故黒澤明監督作品。戦乱で破れた国の姫を友好国に脱出させるために、家臣が放浪していた百姓2人を道連れに金二百貫をもって敵国突破を試みる冒険活劇。
特典映像で監督が話すように、解りやすくて面白い映画がいい映画だ、の言葉がぴったりの映画。主人公が機転と技量で数々の困難を突破するRPGの先駆けのような内容に、欲に目がくらんで懲りない失敗を繰り返す人間の性がユーモラスに描かれており、見所は尽きない。本作品で強調したい点は、エキストラを含めたすべての配役が危険を顧みないアクションを演じていることである。冒頭の数百人の奴隷が暴徒と化して石段を駆け下りる危険な映像には鳥肌が立った(危ないって)。CGに頼る現在では絶対に撮れないように思うし、『パフューム』のラストなど比べものにならない。三船敏郎が疾走する馬上で戦うシーンも危険なアクションを本人が演じている。

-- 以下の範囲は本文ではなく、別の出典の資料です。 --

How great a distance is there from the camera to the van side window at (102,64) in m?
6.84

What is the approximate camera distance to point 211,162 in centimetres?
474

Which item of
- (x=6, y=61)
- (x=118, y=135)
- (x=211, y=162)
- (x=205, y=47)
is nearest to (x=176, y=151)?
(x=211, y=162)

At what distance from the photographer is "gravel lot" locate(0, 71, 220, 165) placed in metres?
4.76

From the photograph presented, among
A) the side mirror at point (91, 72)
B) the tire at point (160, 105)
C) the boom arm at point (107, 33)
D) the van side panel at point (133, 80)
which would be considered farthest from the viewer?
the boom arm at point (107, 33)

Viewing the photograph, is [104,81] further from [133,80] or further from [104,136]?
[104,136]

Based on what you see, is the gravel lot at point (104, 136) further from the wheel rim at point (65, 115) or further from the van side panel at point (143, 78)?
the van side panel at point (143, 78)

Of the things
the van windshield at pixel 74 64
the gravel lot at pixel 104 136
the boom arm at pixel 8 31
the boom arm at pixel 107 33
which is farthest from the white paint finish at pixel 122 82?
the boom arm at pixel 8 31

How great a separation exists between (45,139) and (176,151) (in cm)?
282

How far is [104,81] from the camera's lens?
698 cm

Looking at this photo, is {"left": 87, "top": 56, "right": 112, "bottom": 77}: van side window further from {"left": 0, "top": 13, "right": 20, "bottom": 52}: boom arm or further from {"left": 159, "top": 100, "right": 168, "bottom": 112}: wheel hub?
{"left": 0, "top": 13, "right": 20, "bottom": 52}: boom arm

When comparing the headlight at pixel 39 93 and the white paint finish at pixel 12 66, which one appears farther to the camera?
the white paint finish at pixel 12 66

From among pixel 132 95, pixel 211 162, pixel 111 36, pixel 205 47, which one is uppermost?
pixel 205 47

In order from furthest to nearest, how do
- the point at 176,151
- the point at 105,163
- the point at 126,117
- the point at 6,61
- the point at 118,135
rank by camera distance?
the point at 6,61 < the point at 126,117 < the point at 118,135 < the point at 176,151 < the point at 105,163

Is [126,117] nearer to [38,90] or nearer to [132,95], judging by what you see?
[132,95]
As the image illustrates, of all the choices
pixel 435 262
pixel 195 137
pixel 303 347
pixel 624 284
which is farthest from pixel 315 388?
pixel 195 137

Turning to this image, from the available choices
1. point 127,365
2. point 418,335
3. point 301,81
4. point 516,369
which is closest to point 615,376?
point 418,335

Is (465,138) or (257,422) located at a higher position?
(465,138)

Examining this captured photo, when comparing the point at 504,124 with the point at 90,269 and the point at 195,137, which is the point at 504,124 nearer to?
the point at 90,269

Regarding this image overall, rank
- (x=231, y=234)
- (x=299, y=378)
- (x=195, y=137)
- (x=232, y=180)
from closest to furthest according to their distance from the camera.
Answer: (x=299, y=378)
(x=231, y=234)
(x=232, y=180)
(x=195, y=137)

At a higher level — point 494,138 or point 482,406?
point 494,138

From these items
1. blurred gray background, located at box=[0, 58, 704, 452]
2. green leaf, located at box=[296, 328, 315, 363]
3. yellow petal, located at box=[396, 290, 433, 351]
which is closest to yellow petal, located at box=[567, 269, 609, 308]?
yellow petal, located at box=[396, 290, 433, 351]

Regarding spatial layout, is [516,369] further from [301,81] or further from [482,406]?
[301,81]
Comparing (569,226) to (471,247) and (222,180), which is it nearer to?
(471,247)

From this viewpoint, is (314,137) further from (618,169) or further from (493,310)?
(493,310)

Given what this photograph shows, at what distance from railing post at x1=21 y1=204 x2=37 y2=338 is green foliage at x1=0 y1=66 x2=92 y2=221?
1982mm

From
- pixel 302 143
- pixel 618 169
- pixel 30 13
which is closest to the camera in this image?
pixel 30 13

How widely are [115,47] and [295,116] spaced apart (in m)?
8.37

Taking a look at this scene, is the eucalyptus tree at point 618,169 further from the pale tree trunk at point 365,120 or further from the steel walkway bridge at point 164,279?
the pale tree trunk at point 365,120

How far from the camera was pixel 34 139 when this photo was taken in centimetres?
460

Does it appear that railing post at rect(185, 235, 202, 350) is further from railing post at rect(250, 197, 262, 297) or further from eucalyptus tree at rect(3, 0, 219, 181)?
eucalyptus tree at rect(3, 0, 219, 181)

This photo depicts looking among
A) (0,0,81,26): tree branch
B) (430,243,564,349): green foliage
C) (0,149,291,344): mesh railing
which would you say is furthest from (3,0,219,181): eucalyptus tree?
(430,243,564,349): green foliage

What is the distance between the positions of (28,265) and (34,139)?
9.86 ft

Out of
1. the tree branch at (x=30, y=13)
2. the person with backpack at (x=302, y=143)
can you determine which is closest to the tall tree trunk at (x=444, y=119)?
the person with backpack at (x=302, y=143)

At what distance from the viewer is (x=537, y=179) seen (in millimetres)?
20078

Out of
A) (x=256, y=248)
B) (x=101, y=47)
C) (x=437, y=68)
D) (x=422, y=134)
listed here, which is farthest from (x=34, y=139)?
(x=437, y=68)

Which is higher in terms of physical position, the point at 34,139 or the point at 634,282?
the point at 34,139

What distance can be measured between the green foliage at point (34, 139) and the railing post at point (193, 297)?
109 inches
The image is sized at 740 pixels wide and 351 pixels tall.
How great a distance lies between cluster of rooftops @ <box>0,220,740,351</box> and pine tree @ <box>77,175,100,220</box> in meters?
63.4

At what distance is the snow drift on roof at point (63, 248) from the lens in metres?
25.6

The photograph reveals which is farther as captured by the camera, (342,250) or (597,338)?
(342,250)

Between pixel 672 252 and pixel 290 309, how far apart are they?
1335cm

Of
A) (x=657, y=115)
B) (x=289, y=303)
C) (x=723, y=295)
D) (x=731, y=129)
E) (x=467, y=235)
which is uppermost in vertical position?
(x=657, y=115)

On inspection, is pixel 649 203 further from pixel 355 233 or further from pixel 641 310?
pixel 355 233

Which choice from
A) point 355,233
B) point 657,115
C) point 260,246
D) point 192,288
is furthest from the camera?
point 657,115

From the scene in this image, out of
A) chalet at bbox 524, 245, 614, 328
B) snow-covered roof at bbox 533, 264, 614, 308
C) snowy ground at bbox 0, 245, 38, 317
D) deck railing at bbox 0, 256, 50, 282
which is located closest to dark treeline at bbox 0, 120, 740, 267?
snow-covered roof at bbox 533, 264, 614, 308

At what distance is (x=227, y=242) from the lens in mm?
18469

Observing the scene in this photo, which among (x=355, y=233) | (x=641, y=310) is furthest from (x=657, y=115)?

冒頭の落ち武者が空に手を伸ばしたまま息絶えるシーン(死後硬直がはじまる前にこのような姿勢で死亡することはあり得ない)や、槍での決闘シーン、ラストの城内シーンなどやや芝居がかりがすぎる感もするが、時代考証やリアリティーを度外視した娯楽ものの演出と見るべきだと好意的に解釈したい。付録の冊子にある上原美佐(雪姫)の普段着のスナップ写真は、劇中の雪姫よりも美しい。
伝えたい映像を表現するために、現在はCGを多用しているが(それ自体は否定しないが)、そのようなもの抜きに娯楽作品に必要な要素は何かを考えさせられる作品として勧められる。このシリーズはとにかく値段が高いのが難点であることと、個人的には『赤ひげ』や『七人の侍』の方が好きなので、これと比較する意味で敢えて星4つとしたが、星5つとする他のレビューにも異論はない。